Tuesday, May 30, 2017

Are embedded software safe enough? or Do you program/configure some of your systems using proprietary wireless programming units?

To day the Danish engineering new site ing.dk reported some experiences of a Norwegian security researcher personally have had with a page pager. Page makers are life saving devices for people with certain hearth faults. How they contain embedded software and wireless interfaces unknown to the patient user. Here is a partial translation of the report from ing.dk:

"The Norwegian security researcher Marie Moe recently talked about "Hacking my own heart" at the Copenhagen Cybercrime Conference. Five years ago she passed out due to a heart failure, and was given a page maker. As an employee at NorCERT in Norway Ms.
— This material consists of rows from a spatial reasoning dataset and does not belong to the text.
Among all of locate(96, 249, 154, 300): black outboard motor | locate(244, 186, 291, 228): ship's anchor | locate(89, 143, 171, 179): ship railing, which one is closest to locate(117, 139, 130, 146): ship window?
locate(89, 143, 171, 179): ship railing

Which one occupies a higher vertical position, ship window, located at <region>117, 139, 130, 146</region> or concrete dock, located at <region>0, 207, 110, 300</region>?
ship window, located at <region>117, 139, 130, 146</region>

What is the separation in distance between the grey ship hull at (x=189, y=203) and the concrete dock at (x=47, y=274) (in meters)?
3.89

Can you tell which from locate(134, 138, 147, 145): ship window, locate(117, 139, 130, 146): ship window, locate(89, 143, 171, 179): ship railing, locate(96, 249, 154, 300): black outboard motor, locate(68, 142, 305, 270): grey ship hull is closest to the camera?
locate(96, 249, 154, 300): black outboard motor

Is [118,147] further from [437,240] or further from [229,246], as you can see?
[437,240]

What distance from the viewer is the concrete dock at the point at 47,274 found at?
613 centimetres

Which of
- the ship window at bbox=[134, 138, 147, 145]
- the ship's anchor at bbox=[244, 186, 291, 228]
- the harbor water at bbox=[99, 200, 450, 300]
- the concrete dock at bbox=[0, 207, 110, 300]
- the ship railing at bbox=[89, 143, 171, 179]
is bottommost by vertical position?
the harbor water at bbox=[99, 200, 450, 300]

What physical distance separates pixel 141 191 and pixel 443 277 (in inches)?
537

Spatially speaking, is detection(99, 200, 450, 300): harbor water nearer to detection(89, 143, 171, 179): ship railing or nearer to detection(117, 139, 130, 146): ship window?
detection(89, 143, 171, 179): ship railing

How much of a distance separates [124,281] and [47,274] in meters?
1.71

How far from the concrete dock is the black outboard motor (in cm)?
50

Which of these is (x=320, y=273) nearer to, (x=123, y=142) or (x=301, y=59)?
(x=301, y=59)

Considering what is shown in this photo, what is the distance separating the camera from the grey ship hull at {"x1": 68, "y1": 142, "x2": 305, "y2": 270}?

Moe soon got a interest in her newly implanted device.At the time many she asked many questions of the doctors, including some about the safety of the hardware and software, which then made her heart beat."
"She decided to search for information herself, and found a technical manual on heart hardening using Google. In this she discovered, that the pace maker had two wireless communication options. One was an NFC interface to give programming access to the device, and that one she was aware of. It could be used for diagnosis, and by touching a screen on the programming device a doctor could make the heart go faster or slower or even stop. The second wireless interface could communicate over several meters, and was intended to send telemetric information via a box in the home to a server on the internet. The intended user was the health and pharma industry, but not the patient or her doctor. Ms. Moe remarked, that given the certification process such devices are subject to, then the technology providing the internet connectivity would properly be 15 years old."
"At one point while climbing som stairs Ms. Moe suddenly felt like an 80-year old. She later had the same experience while running for a bus. After several months of pacemaker studies it turned out that there was an error in the pacemaker interface In the default configuration the pacemaker was set to an upper pulse of 160 beats per minute. So men this was reached the pacemaker would change the pulse to just 80 beats per minute. It turned out that the NFC programming device showed a different max-pulse level that what was actually programmed into the pacemaker."
"Ms. Moe had another bug experience last year on the way to a conference in Amsterdam, when she could suddenly see her chest muscles move. It was properly caused by cosmic radiation, which caused bit flips in the memory of the device, so it could not access memory as intended. Since the different pacemaker manufacturers use different and non-compatible devices for programming Ms. Moe had to wait for proper equipment to arrive, to factory reset her pacemaker. That naturally re-introduced the old bug, which Ms. Moe had discovered earlier."
"So how is software on a pacemaker being updated? Well, a USB-key from the provider is inserted in the programming unit, which then uploads the code to the pacemaker.  At the end of the presentation Ms. Moe showed herself in a half marathon, so the pacemaker is working today."
Why is this story relevant for the process safety and control community? Because of the multitude of electronic programmable devices, which have entered the process industry during the past twenty years, and just sit out there in the plants during their thing, without anyone thinking about bugs.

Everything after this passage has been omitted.